Re: Cause of error [SQL STATE: XX000]PANIC: stuck spinlock (0x7fa36e621944) detected at bufmgr.c:124

Hi @jsoler,

 

Kindly note that error: PANIC: stuck spinlock error reported bug and got resolved in PostgreSQL 9.3.3.

 

Kindly check below release note of PostgreSQL 9.3.3 for the details :
https://www.postgresql.org/docs/9.3/release-9-3-3.html

 

As you are using NFS, We have some evidence that these crashes are storage-related.

 

Especially if there were network hickups etc.
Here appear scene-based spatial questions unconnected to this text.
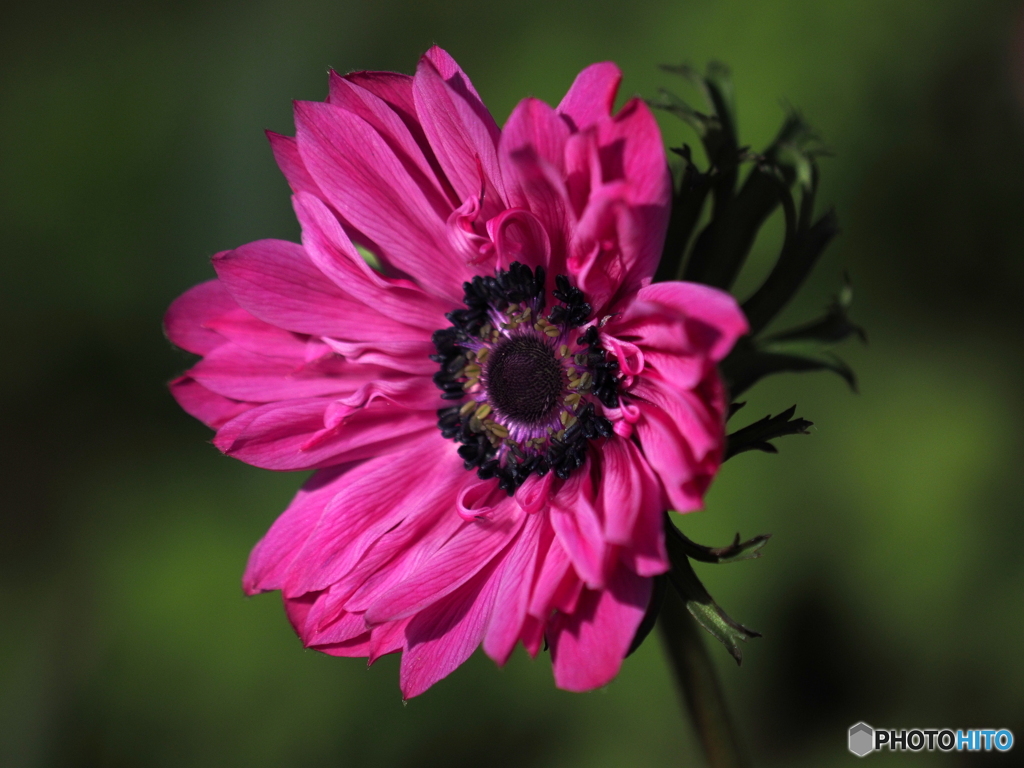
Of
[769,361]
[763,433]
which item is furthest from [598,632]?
[769,361]

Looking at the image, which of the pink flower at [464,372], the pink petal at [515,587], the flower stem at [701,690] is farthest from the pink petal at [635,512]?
the flower stem at [701,690]

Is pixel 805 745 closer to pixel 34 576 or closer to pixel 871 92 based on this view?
pixel 871 92

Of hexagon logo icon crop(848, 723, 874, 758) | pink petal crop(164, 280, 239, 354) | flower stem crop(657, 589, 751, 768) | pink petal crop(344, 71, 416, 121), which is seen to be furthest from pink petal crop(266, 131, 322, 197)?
hexagon logo icon crop(848, 723, 874, 758)

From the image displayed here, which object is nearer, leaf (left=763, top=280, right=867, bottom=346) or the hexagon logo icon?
leaf (left=763, top=280, right=867, bottom=346)

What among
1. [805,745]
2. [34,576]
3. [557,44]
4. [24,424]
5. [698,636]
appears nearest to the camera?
[698,636]

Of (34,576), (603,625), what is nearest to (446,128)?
(603,625)

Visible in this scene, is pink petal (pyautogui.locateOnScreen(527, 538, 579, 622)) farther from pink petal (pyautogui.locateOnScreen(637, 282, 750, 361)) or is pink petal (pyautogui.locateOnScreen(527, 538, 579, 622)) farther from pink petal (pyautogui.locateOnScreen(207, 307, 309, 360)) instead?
pink petal (pyautogui.locateOnScreen(207, 307, 309, 360))

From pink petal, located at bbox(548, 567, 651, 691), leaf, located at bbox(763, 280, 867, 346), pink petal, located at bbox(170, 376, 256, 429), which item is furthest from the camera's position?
pink petal, located at bbox(170, 376, 256, 429)
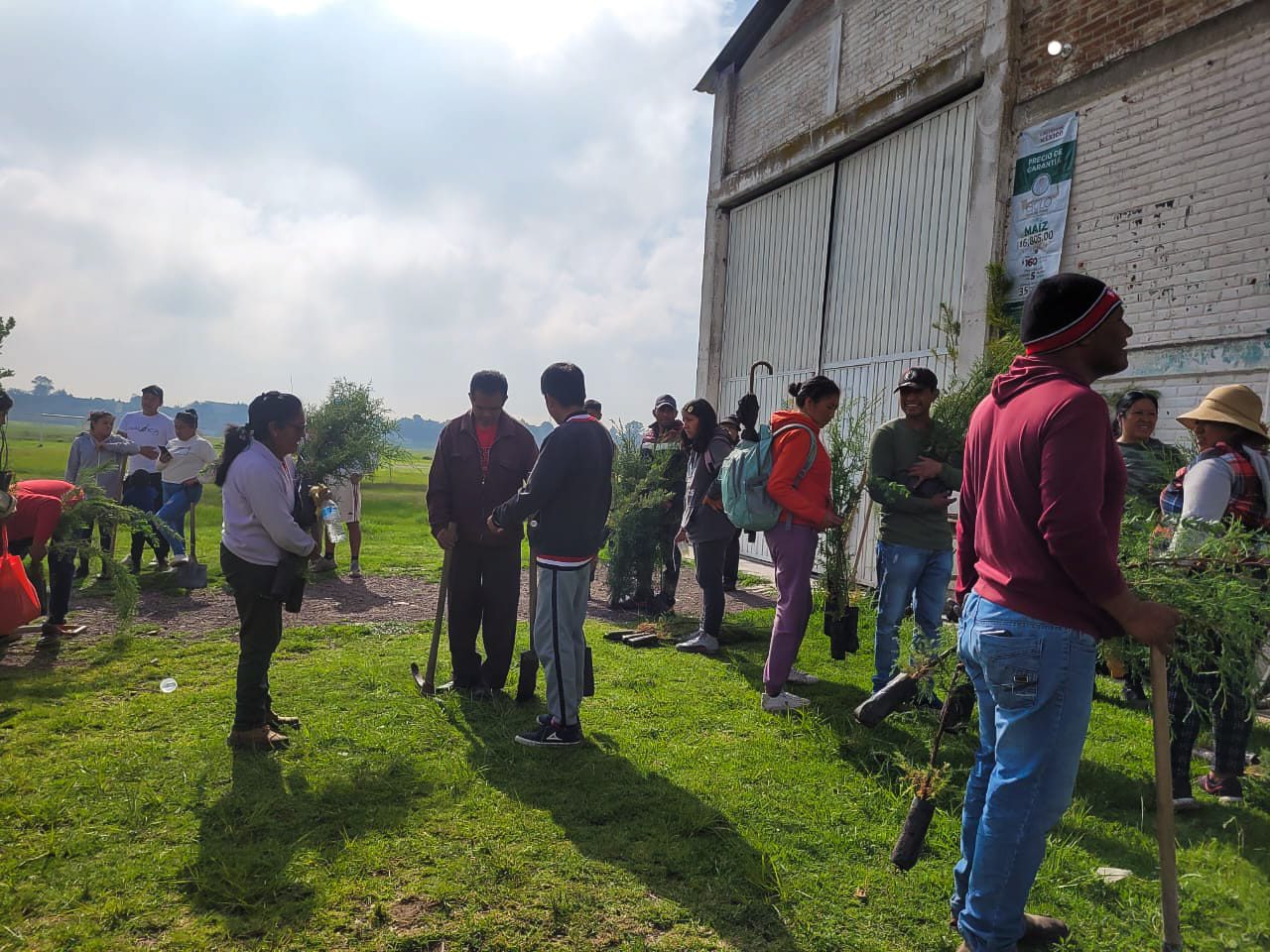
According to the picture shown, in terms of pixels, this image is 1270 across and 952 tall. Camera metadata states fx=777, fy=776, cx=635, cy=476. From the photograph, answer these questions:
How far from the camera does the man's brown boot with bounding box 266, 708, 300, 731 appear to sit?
4539 millimetres

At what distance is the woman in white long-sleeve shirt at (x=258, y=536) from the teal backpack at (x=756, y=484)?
260 cm

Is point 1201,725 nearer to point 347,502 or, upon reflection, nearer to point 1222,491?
point 1222,491

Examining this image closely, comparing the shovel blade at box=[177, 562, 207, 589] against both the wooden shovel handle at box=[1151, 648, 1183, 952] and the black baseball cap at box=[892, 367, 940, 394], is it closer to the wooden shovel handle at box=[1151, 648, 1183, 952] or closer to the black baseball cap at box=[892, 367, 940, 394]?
the black baseball cap at box=[892, 367, 940, 394]

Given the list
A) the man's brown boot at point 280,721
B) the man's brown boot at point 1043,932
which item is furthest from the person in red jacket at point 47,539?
the man's brown boot at point 1043,932

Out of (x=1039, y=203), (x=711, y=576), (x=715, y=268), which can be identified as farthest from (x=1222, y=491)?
(x=715, y=268)

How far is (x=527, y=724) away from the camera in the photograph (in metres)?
4.77

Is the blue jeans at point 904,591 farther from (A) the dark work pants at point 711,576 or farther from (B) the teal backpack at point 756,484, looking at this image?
(A) the dark work pants at point 711,576

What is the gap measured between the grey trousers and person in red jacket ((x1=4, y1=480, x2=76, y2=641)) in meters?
3.70

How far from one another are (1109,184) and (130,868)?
8.68 metres

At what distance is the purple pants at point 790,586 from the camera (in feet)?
16.1

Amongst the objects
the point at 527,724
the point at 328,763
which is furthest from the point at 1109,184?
the point at 328,763

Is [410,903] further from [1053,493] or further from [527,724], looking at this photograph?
[1053,493]

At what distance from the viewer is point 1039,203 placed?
7836mm

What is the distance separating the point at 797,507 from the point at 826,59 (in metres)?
9.03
NFS is notorious for leaving processes stuck in kernel for hours upon problems.

 

If someone stopped a process using kill -STOP or a debugger just as it was in the middle of acquiring the LWLock, that could be a possible reason for the occurrence of stuck spinlock.

 

The postgres version you are using is old, It looks like the support of Postgres 9.2 was ended in September 2017 [URL].

 

It is recommended that all users run the latest available minor release for whatever major version is in use.

Adventurer

Re: Cause of error [SQL STATE: XX000]PANIC: stuck spinlock (0x7fa36e621944) detected at bufmgr.c:124

Thanks, we know that this is a pretty old postgres version and we willing to upgrade it but there is some burocracy to complete to do it. 

I am not sure if you have understood that our postgres is located on a nfs filesystem, but it doesn't. PG is working on top of ext4 filesystem managed by drbd storage ( low-level replication storage). NFS is it just the target directory to save backups files so i am not sure what you think this error is related to nfs.  I have checked and there were no stopped process by kill or debugger .

Do you know what exactly means: "Prevent timeout interrupts from taking control away from mainline code unless ImmediateInterruptOK is set (Andres Freund, Tom Lane)

This is a serious issue for any application making use of statement timeouts, as it could cause all manner of strange failures after a timeout occurred. We have seen reports of "stuck" spinlocks, ERRORs being unexpectedly promoted to PANICs, unkillable backends, and other misbehaviors."  ?

 

Regards

 

EDB Team Member

Re: Cause of error [SQL STATE: XX000]PANIC: stuck spinlock (0x7fa36e621944) detected at bufmgr.c:124

Hi jsoler,

 

Please find an explanation for the statement.

 

If any transaction gets aborted, the transaction clean up won't occur properly, hence it stops the mainline code from completing the functionality.

So, the fixed is provided to protect again above explained scenario in cases where it ought to return to the mainline code, but allow it where there's an interruptible process happening.

The timeout can cause such scenarios (statement_timeout). Also, this might also be caused by lock_timeout.

 

Hope this clarifies the raised concerns.